REQUIRED WORK: What is needed is an exact transcription of every entry below, with the pictures left out.

▼

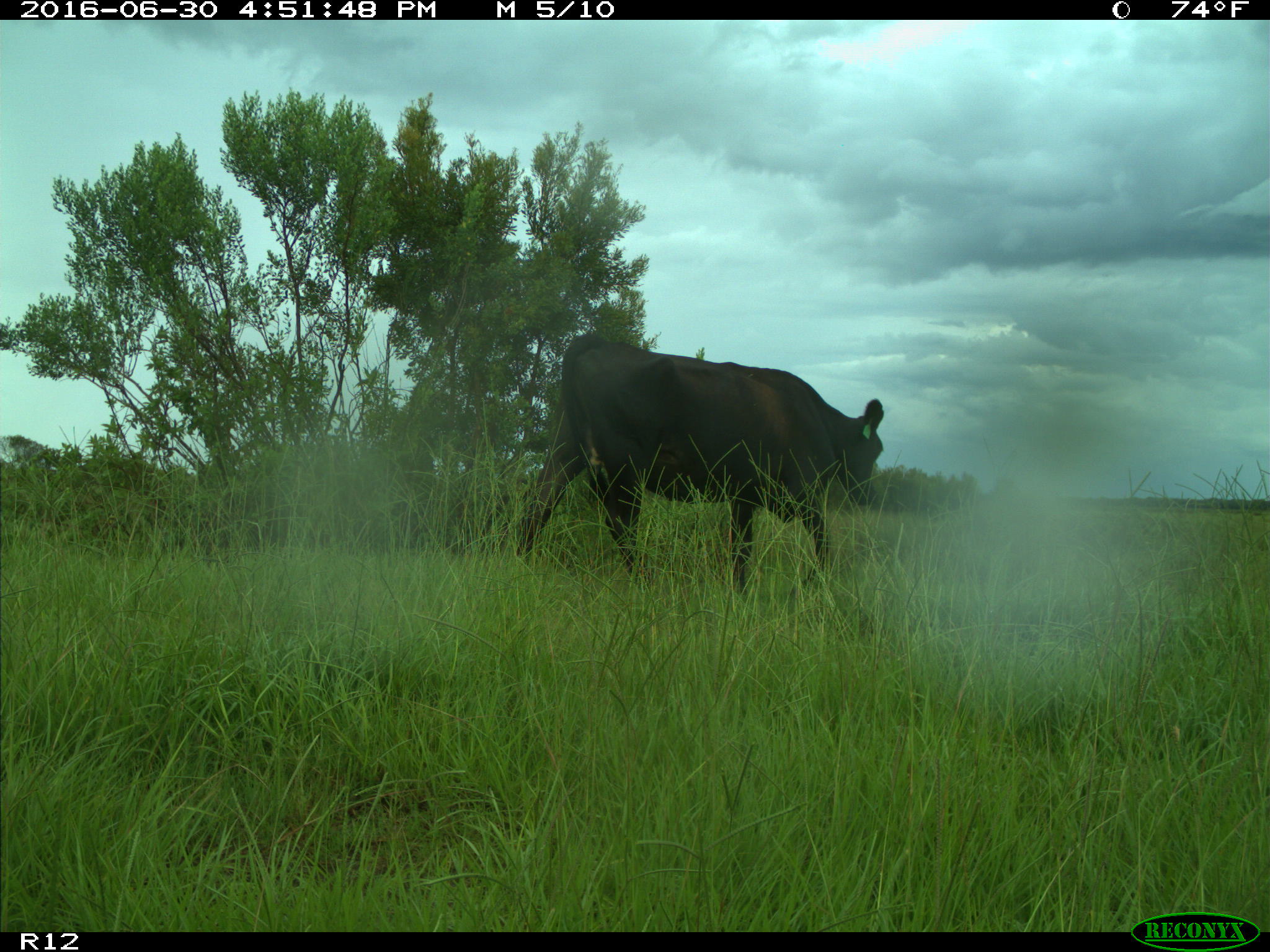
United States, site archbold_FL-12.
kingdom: Animalia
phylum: Chordata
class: Mammalia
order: Artiodactyla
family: Bovidae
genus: Bos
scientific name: Bos taurus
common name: domestic cow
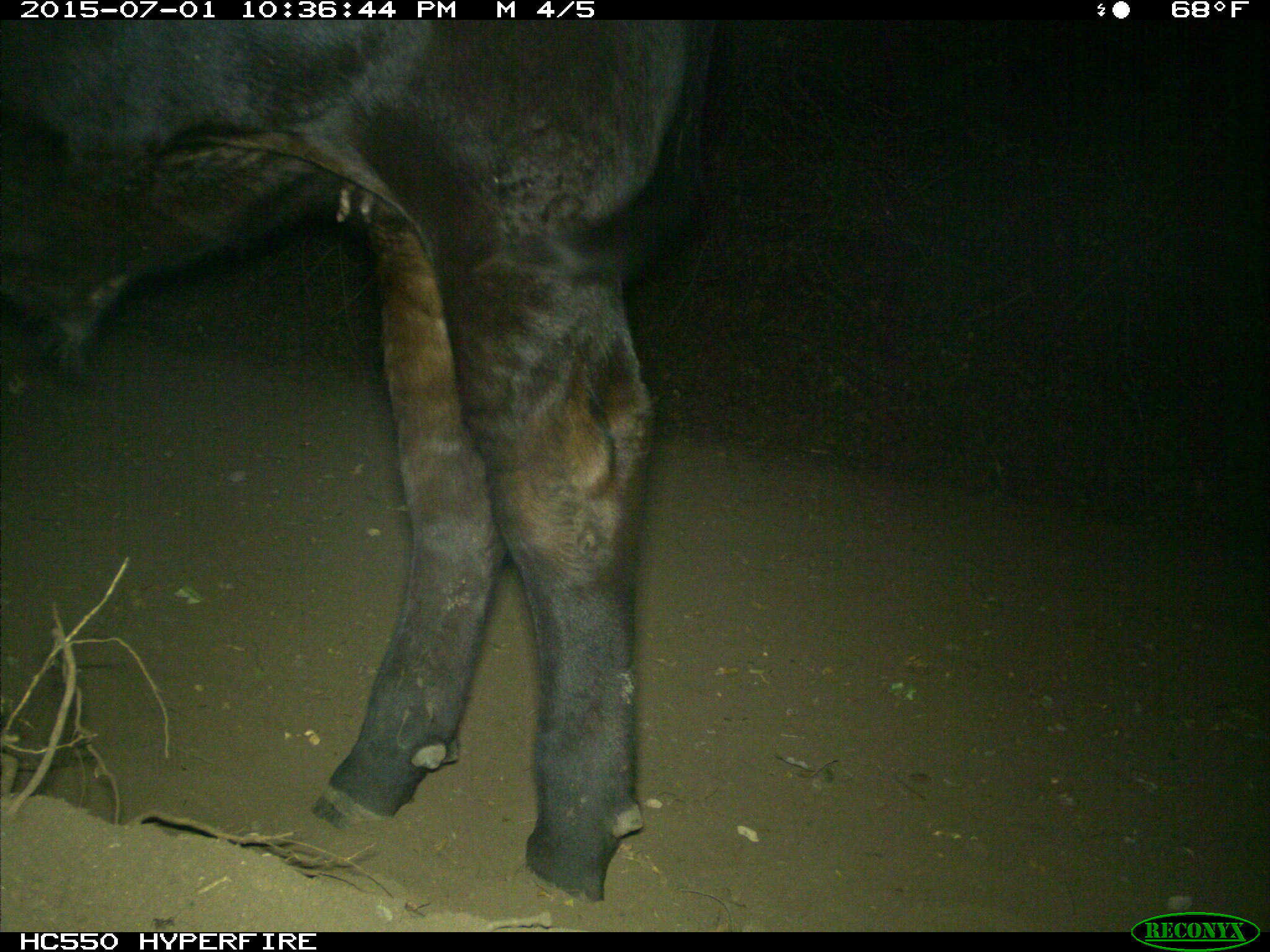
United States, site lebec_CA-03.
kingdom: Animalia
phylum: Chordata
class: Mammalia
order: Artiodactyla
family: Bovidae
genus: Bos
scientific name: Bos taurus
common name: domestic cow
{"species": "Bos taurus (domestic cow)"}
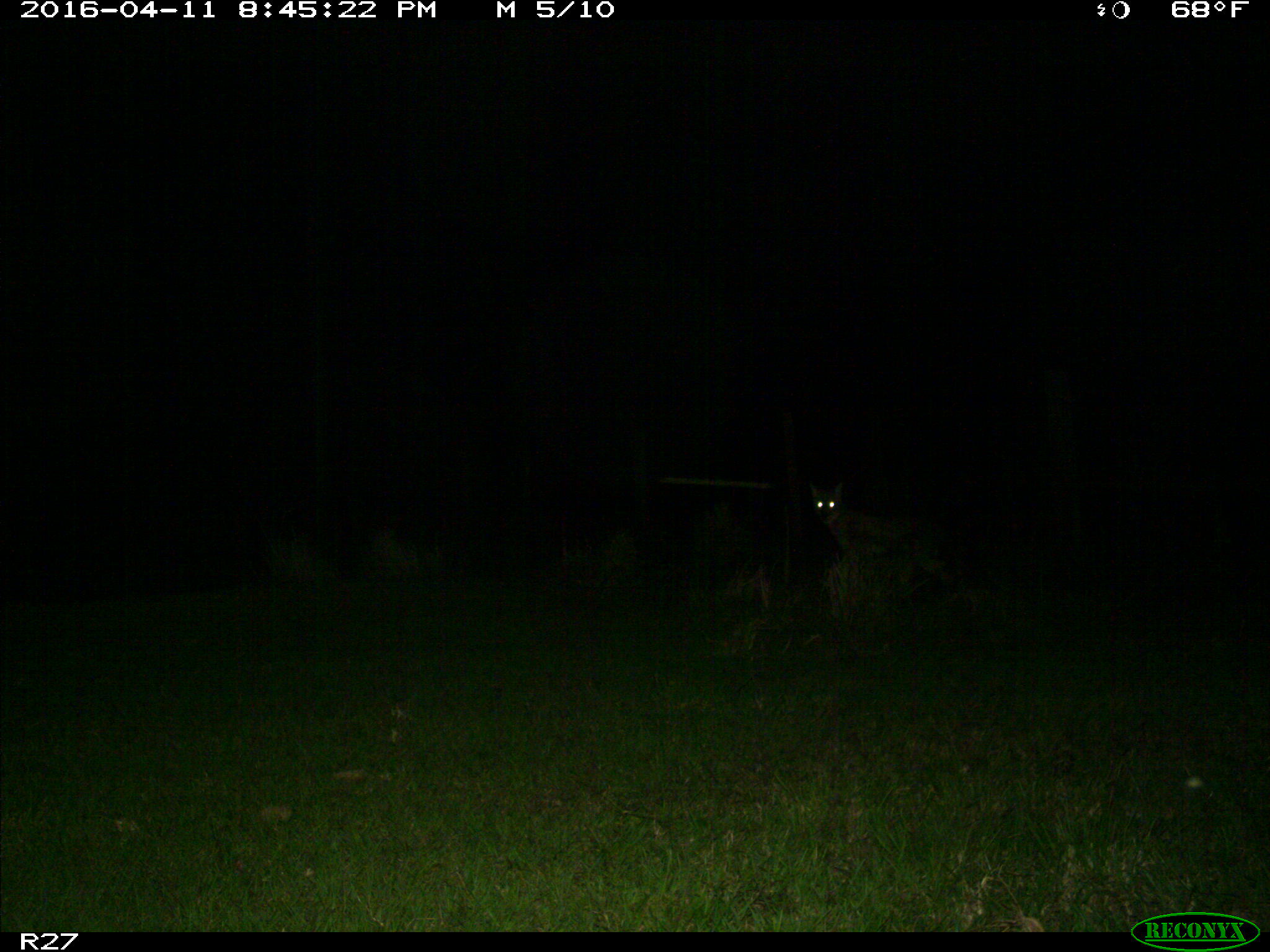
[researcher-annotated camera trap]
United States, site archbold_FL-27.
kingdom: Animalia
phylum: Chordata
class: Mammalia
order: Carnivora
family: Canidae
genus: Canis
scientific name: Canis latrans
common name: coyote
Canis latrans (coyote).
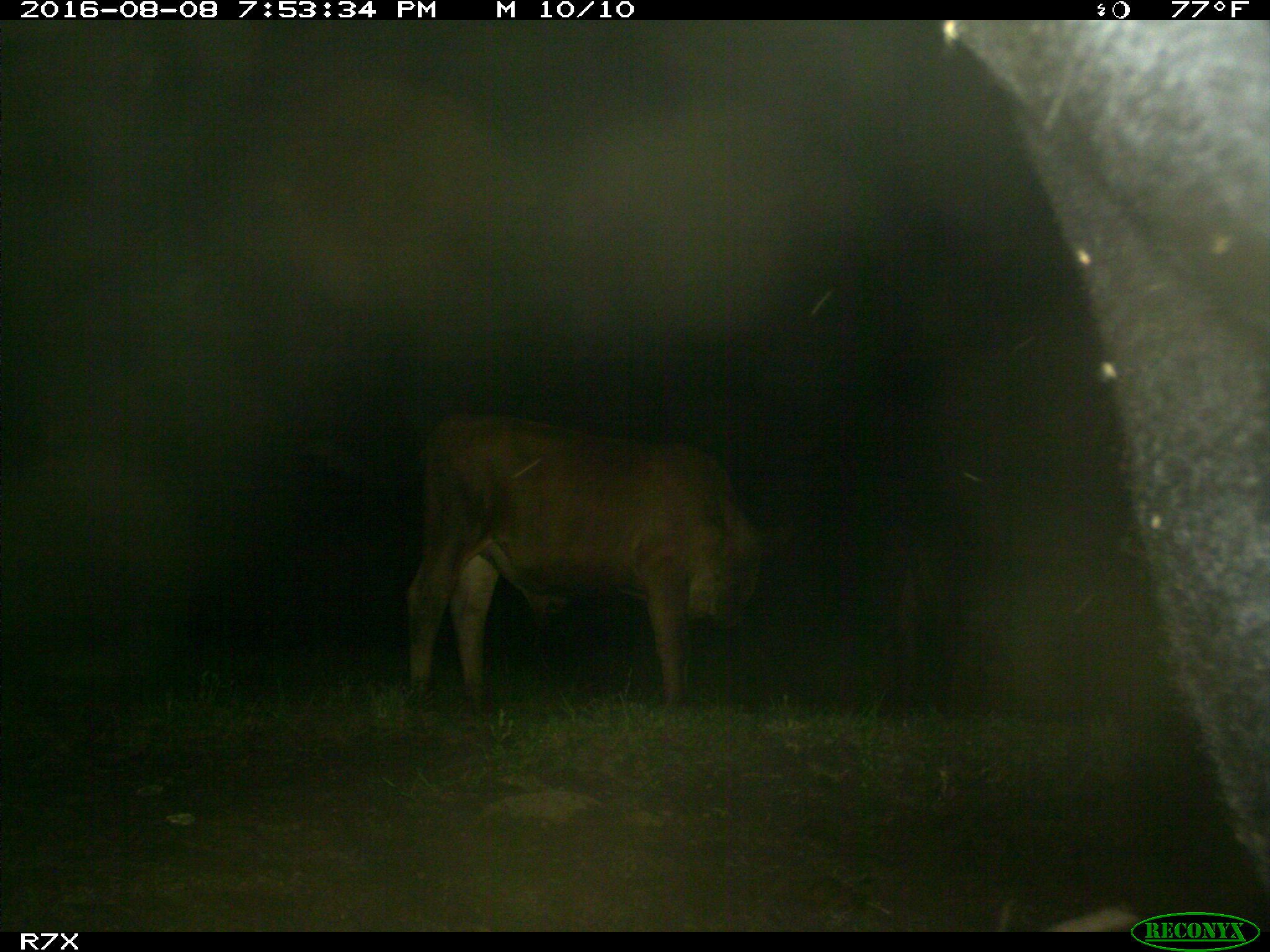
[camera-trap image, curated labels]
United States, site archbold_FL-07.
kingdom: Animalia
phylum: Chordata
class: Mammalia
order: Artiodactyla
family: Bovidae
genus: Bos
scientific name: Bos taurus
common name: domestic cow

▲

FINISHED EXERCISE:
United States, site archbold_FL-12.
kingdom: Animalia
phylum: Chordata
class: Mammalia
order: Artiodactyla
family: Bovidae
genus: Bos
scientific name: Bos taurus
common name: domestic cow
United States, site lebec_CA-03.
kingdom: Animalia
phylum: Chordata
class: Mammalia
order: Artiodactyla
family: Bovidae
genus: Bos
scientific name: Bos taurus
common name: domestic cow
{"species": "Bos taurus (domestic cow)"}
[researcher-annotated camera trap]
United States, site archbold_FL-27.
kingdom: Animalia
phylum: Chordata
class: Mammalia
order: Carnivora
family: Canidae
genus: Canis
scientific name: Canis latrans
common name: coyote
Canis latrans (coyote).
[camera-trap image, curated labels]
United States, site archbold_FL-07.
kingdom: Animalia
phylum: Chordata
class: Mammalia
order: Artiodactyla
family: Bovidae
genus: Bos
scientific name: Bos taurus
common name: domestic cow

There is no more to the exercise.